» **Given problem**: Please repeat the material below word for word, starting with its first line and going on through the line with "- window pane, located at detection(105, 178, 121, 210)", with both of those lines included.

★ ★ ★

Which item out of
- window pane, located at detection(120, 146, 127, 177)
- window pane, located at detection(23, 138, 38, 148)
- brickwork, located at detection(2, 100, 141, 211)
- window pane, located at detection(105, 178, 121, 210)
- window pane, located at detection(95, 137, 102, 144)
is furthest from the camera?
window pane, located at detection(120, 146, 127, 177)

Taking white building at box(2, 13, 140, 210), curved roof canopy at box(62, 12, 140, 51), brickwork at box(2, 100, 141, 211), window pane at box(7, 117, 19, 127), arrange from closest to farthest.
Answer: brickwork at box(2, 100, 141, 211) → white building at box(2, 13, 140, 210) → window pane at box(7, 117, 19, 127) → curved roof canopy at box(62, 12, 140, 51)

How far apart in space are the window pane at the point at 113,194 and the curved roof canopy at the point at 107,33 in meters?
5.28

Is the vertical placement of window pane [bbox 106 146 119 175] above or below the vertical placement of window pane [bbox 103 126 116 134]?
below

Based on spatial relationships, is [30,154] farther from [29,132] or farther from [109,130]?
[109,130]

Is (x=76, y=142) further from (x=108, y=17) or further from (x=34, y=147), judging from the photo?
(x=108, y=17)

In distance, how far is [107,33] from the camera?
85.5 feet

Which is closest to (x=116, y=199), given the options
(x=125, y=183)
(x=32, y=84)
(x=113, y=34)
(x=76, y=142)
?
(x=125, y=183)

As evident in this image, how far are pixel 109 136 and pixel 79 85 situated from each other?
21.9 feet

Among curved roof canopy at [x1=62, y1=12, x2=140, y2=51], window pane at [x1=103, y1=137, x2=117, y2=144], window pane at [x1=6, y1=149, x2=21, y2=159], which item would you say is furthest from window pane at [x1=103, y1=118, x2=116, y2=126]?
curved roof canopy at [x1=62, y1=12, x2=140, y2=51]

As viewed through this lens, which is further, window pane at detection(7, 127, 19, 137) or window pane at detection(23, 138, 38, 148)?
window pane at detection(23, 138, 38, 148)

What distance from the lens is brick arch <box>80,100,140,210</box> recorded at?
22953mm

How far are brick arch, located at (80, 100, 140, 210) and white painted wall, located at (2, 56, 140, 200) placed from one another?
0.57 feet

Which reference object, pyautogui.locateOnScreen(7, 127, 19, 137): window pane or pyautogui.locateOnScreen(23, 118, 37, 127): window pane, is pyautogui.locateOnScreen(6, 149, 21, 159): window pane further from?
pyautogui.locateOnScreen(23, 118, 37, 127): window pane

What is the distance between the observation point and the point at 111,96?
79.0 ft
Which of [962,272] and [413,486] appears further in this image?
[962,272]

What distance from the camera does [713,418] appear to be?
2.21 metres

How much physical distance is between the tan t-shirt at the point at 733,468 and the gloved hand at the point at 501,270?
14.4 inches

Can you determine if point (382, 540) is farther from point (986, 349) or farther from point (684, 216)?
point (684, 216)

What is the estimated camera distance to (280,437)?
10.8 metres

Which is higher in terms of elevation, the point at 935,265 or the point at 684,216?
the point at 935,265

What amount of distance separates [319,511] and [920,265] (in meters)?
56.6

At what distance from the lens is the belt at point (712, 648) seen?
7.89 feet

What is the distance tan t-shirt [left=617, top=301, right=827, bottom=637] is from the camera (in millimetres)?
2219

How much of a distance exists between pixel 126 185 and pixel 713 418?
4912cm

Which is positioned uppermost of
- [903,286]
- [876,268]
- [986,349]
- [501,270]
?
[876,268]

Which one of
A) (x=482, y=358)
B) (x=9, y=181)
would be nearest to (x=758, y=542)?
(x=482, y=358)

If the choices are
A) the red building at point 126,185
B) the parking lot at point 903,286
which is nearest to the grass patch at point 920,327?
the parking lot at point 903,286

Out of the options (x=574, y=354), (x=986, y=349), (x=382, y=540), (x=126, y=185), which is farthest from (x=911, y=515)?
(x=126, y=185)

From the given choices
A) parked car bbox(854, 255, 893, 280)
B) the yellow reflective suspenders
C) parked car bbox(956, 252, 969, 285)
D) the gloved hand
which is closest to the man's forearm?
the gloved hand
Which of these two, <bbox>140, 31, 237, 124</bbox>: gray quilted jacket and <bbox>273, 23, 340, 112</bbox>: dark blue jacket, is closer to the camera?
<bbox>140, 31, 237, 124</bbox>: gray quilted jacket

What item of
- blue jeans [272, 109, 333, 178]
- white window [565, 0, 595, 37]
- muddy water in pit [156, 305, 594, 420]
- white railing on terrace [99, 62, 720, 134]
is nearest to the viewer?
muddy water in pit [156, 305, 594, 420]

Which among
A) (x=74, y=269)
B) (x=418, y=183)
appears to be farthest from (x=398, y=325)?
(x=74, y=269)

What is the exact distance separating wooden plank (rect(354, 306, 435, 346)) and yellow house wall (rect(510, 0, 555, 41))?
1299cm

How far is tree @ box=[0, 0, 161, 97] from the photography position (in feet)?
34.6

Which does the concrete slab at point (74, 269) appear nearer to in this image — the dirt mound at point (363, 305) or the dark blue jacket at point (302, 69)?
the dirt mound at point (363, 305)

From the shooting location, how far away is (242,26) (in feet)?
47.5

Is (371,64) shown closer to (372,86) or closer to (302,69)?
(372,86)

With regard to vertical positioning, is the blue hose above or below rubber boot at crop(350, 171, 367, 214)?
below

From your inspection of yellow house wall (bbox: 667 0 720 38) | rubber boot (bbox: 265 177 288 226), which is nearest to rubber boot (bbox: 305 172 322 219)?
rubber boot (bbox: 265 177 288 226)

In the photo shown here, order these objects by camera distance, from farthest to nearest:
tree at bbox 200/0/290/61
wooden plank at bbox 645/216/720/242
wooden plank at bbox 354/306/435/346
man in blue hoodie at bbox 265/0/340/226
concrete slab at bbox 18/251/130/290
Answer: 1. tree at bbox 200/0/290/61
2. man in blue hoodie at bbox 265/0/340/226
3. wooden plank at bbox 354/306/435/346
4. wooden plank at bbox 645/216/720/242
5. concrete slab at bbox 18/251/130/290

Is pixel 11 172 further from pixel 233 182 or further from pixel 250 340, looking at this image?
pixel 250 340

★ ★ ★

» **Output for this exercise**:
Which item out of
- window pane, located at detection(120, 146, 127, 177)
- window pane, located at detection(23, 138, 38, 148)
- brickwork, located at detection(2, 100, 141, 211)
- window pane, located at detection(105, 178, 121, 210)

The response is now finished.